I apologize, but then I don't see how spin come out as non-zero.
 
  • #10
Ok, let's define the total angular momentum

##J_{\rho\sigma} = M_{\rho\sigma} + S_{\rho\sigma}##

with ##S_{\rho\sigma}## the spin-operator. Now calculate

##\epsilon^{\mu\nu\rho\sigma}P_{\nu}J_{\rho\sigma}##
 
  • #11
Clearly
$$\begin{equation}
\begin{split}
\epsilon^{\mu\nu\rho\sigma} P_{\nu} J_{\rho\sigma} &= \epsilon^{\mu\nu\rho\sigma} P_{\nu} (M_{\rho \sigma} + S_{\rho \sigma})\\
&= \epsilon^{\mu\nu\rho\sigma} P_{\nu} M_{\rho \sigma} + \epsilon^{\mu\nu\rho\sigma} P_{\nu} S_{\rho \sigma}\\
\end{split}
\end{equation}$$
but don't orbital and spin angular momentum have the similar commutation relations?
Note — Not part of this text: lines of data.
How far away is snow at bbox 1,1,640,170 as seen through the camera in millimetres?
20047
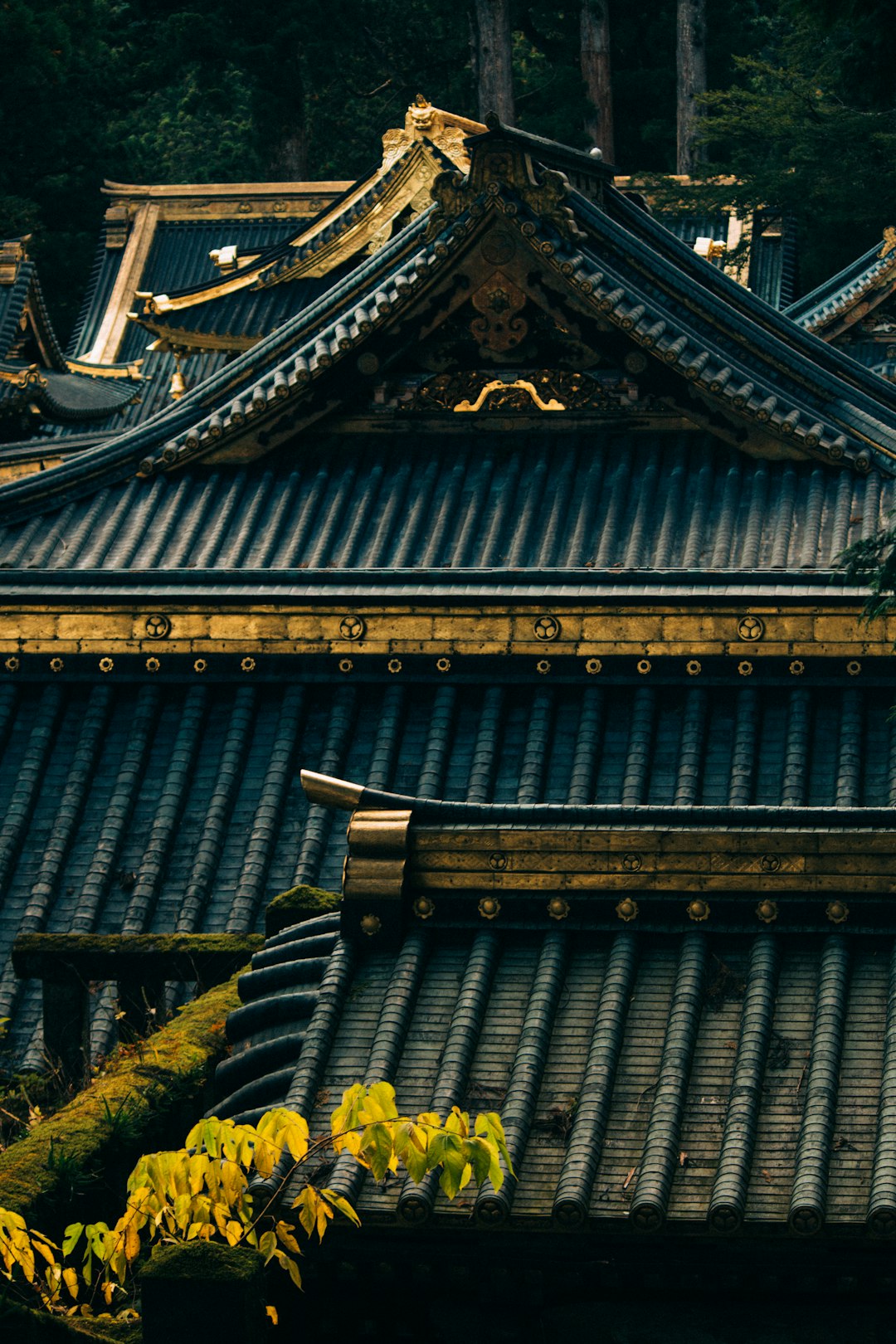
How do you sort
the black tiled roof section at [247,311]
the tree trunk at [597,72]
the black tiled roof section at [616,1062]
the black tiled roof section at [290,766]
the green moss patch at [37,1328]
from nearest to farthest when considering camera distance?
the green moss patch at [37,1328] < the black tiled roof section at [616,1062] < the black tiled roof section at [290,766] < the black tiled roof section at [247,311] < the tree trunk at [597,72]

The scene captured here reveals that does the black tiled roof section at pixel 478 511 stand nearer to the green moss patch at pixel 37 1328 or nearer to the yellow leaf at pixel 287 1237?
the yellow leaf at pixel 287 1237

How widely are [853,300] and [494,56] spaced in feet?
51.7

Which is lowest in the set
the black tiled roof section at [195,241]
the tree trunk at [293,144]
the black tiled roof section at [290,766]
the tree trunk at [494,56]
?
the black tiled roof section at [290,766]

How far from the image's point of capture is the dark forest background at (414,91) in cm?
3928

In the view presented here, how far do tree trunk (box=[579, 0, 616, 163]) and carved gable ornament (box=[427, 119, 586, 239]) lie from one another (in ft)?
111

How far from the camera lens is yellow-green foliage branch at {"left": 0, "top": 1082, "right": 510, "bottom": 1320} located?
607 cm

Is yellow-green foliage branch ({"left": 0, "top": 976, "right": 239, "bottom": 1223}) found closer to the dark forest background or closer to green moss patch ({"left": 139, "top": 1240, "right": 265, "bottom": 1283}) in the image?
green moss patch ({"left": 139, "top": 1240, "right": 265, "bottom": 1283})

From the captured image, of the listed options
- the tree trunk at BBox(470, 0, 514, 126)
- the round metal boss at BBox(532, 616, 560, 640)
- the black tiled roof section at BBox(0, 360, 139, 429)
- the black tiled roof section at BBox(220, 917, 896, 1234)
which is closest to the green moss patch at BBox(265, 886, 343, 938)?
the black tiled roof section at BBox(220, 917, 896, 1234)

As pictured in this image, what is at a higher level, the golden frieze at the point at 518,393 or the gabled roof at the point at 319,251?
the gabled roof at the point at 319,251

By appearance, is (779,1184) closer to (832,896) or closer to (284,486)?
(832,896)

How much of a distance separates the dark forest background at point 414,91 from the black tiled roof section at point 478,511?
2492cm

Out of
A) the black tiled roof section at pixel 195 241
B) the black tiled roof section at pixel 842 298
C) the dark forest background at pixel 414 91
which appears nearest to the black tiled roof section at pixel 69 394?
the black tiled roof section at pixel 195 241

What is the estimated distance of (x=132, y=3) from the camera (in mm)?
48125

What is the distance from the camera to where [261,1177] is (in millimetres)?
6699
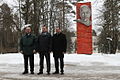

So why the difference?

Sorry if I'm being daft.
 
  • #12
redtree said:
don't orbital and spin angular momentum have the similar commutation relations?
With themselves and with the total angular momentum ##J##, yes. With the linear momentum ##P##, no.
 
  • #13
Why is that?
 
  • #14
Because spin and angular momentum operators act on two completely different subspaces of the space of states. Angular momentum and linear momentum act on the same subspace, i.e., the ##L^2(\mathbb{R}^3)## part.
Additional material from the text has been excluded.